» ПРЕДОСТАВЛЕННЫЙ ОТРЫВОК:
Владимир Бондаренко ГИМН ТВАРДОВСКОГО


Двадцать первого июня исполнилось девяносто лет со дня рождения великого русского поэта Александра Трифоновича Твардовского, автора уже бессмертных стихов "Я убит подо Ржевом", "Две строчки" и совершенного в своей гениальной простоте "Василия Теркина".


Он — знаковая фигура в русской литературе ХХ века для всех течений и направлений. Но ими же, этими направлениями,— он разделяем на части. Для наших либералов, для всей демократической публики не существует народного поэта Александра Твардовского. Демократами написаны сотни статей, книг, защищены десятки диссертаций о жизни Александра Твардовского и его роли в русской литературе, но исключительно как главного редактора оппозиционного "Нового мира", как публикатора первых произведений Александра Солженицына, воспоминаний Ильи Эренбурга, прозы Юрия Трифонова, Василя Быкова, Фазиля Искандера. О поэте Твардовском они изредка упоминают где-то по касательной, и то — останавливаясь исключительно на поэме "Теркин на том свете" и "По праву памяти" по причине их оппозиционности. А уж как русского классика ХХ века его одним из первых выкинули с корабля современности вместе со всей советской литературой, вычеркнув как несуществующего в наличии. Да и из наследия "Нового мира" либеральными исследователями на первый план вытаскивались прежде всего критика и публицистика, расшатывающие устои брежневского режима.


В патриотическом стане господствовала скорее противоположная тенденция. О роли Александра Твардовского как главного редактора самого популярного в кругах интеллигенции литературного журнала старались умалчивать. А если и писали, то крайне неодобрительно, стоит вспомнить статьи Михаила Лобанова или Виктора Чалмаева. "Новомировская критика" перьями Лакшина, Буртина, Кардина только и делала, что воевала с робкими попытками поднять вопрос о русском национальном самосознании в статьях авторов "Молодой гвардии".


Поэта Александра Твардовского при этом старались иногда даже грубовато противопоставить редактору Твардовскому. Иные патриотические исследователи литературы, восторгаясь "Василием Теркиным", военными стихами Твардовского, просто не упоминали о редактируемом им журнале.

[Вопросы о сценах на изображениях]

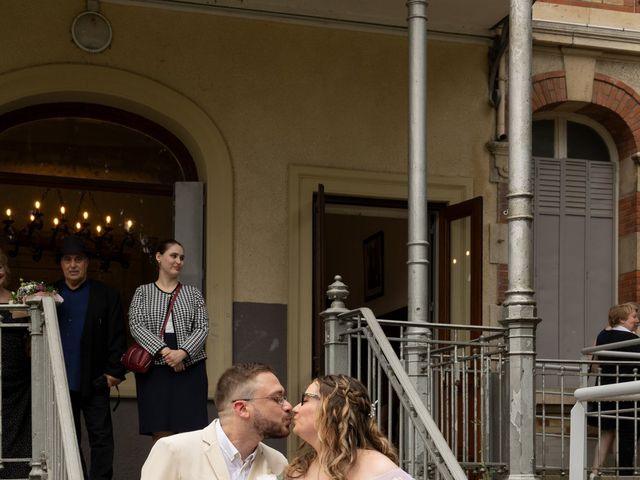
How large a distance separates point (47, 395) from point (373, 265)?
788cm

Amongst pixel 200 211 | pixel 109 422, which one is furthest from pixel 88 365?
pixel 200 211

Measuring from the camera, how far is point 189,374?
9711 millimetres

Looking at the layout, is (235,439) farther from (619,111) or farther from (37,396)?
Answer: (619,111)

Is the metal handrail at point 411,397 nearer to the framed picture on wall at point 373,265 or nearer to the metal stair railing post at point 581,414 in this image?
the metal stair railing post at point 581,414

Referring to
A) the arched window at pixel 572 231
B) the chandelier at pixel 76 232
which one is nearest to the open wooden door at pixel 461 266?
the arched window at pixel 572 231

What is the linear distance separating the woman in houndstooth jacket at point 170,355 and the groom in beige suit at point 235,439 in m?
3.14

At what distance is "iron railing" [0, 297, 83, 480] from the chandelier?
3690mm

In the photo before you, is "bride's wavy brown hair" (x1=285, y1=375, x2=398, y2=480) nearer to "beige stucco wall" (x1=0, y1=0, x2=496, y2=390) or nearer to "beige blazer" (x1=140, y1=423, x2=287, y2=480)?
"beige blazer" (x1=140, y1=423, x2=287, y2=480)

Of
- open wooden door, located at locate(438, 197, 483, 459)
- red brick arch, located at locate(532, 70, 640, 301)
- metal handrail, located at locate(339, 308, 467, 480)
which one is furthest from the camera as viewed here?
red brick arch, located at locate(532, 70, 640, 301)

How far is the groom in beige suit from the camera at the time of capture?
617 centimetres

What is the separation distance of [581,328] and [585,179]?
1.53 metres

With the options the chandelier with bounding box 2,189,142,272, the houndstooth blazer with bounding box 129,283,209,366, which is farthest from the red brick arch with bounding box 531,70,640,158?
the houndstooth blazer with bounding box 129,283,209,366

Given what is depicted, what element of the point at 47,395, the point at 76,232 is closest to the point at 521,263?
the point at 47,395

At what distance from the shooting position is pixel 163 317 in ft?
32.1
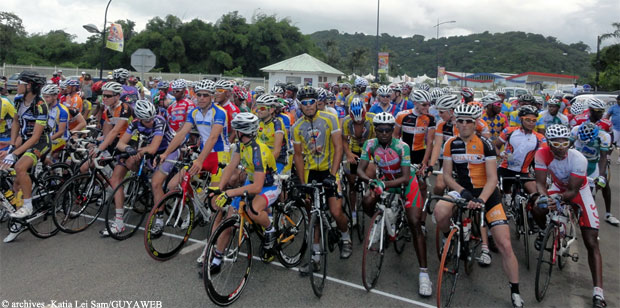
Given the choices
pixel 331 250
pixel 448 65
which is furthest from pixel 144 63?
pixel 448 65

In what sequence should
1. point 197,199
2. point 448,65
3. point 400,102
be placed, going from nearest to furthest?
point 197,199, point 400,102, point 448,65

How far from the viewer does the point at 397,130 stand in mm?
7090

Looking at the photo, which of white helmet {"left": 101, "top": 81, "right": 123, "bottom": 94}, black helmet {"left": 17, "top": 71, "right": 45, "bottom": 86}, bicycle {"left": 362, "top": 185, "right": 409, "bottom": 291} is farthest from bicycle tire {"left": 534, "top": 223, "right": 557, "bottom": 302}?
black helmet {"left": 17, "top": 71, "right": 45, "bottom": 86}

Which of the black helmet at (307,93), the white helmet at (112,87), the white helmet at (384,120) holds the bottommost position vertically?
the white helmet at (384,120)

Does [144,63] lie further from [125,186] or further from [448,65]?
[448,65]

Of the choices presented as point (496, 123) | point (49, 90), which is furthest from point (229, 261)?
point (496, 123)

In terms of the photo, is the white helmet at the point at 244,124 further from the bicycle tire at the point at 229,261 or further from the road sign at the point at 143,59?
the road sign at the point at 143,59

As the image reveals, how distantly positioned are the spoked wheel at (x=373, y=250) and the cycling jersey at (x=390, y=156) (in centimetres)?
70

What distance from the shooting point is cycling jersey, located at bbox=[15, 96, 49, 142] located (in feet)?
20.0

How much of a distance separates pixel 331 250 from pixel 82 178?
12.4 feet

» УКАЗАНИЕ 1: Обновите отрывок текста о Твардовском от «Поэта Александра Твардовского при» до «редактируемом им журнале.», заменив «журнале» на «издании».
» УКАЗАНИЕ 2: Продолжите текст о Твардовском с того места, на котором он заканчивается.

» ОТВЕТ 1:
Поэта Александра Твардовского при этом старались иногда даже грубовато противопоставить редактору Твардовскому. Иные патриотические исследователи литературы, восторгаясь "Василием Теркиным", военными стихами Твардовского, просто не упоминали о редактируемом им издании.

» ОТВЕТ 2:
Так было и после смерти поэта, так было и при праздновании юбилеев, связанных с его именем. Казалось, что Владимир Фирсов, Евгений Нефедов, Виктор Смирнов, Юрий Бондарев пишут о совсем другом человеке, и совсем не о том, о ком в других журналах и газетах писали Алексей Кондратович, Владимир Лакшин или Юрий Трифонов.


У каждого под рукой были свои цитаты, свои высказывания поэта, свои откровения и свои встречи с ним. Каждый писал свою правду и только правду. Один из самых национальных, зараженных русскостью, традициями своего народа, традициями великой русской литературы народный поэт Александр Твардовский. Организатор диссидентского гнездовья, крайний пессимист и скептик, поддерживающий в литературе, прежде всего обличительность и иронический тон по отношению не только к власть имущим, но и к самим государствообразующим основам Александр Твардовский. Как одно уживалось в другом? Как существовала столь противоречивая личность? И как связывалось одно с другим?


Увы, мне стало это понятно именно в последнее десятилетие, когда и такие лидеры коммунистической партии, как секретарь обкома Ельцин, высший идеолог компартии, сменивший Суслова Александр Яковлев, резко меняли свои взгляды. И каждый раз в глубинной основе предательства ими своих единомышленников, находясь в высшем эшелоне власти, было предательство детское, когда зная о репрессиях близких, но спасая жизнь свою, карьеру свою, они шли в партию, старались истово верить во все ее постулаты, этой истовостью забывая о сделанном в детстве выборе...


Сложная трагическая судьба Александра Трифоновича Твардовского схожа с такой же сложной и трагической судьбой всего русского народа. Со сложной трагической судьбой детей дворян, священников, крестьян, русского офицерства, еще в детстве остро воспринимавших гибель или крутые невзгоды близких и родных, но позже также искренне вовлеченных в новое гигантское строительство державы, искренне ставших верными воинами в годы Великой Отечественной войны, искренне поверивших в новую советскую соборность, в новый красный лик все той же единственной Российской Империи. Такими были Туполев и Королев, Курчатов и Калашников, Свиридов и Шолохов. Многие из них надломились во время хрущевской оттепели: значит, все было напрасно? Значит, не нужны были такие жертвы?


У поэта, ставшего еще с юности певцом колхозов, певцом социализма, у поэта, воспевшего, как никто другой, мужество русского воина, в годы хрущевского нигилизма сами собой открылись душевные раны, терзавшие его всю жизнь.


Уверен, что нет никаких двух Твардовских — есть один, с поэтической открытостью и с русской ранимостью переживающий каждый этап в истории своего народа и своей страны.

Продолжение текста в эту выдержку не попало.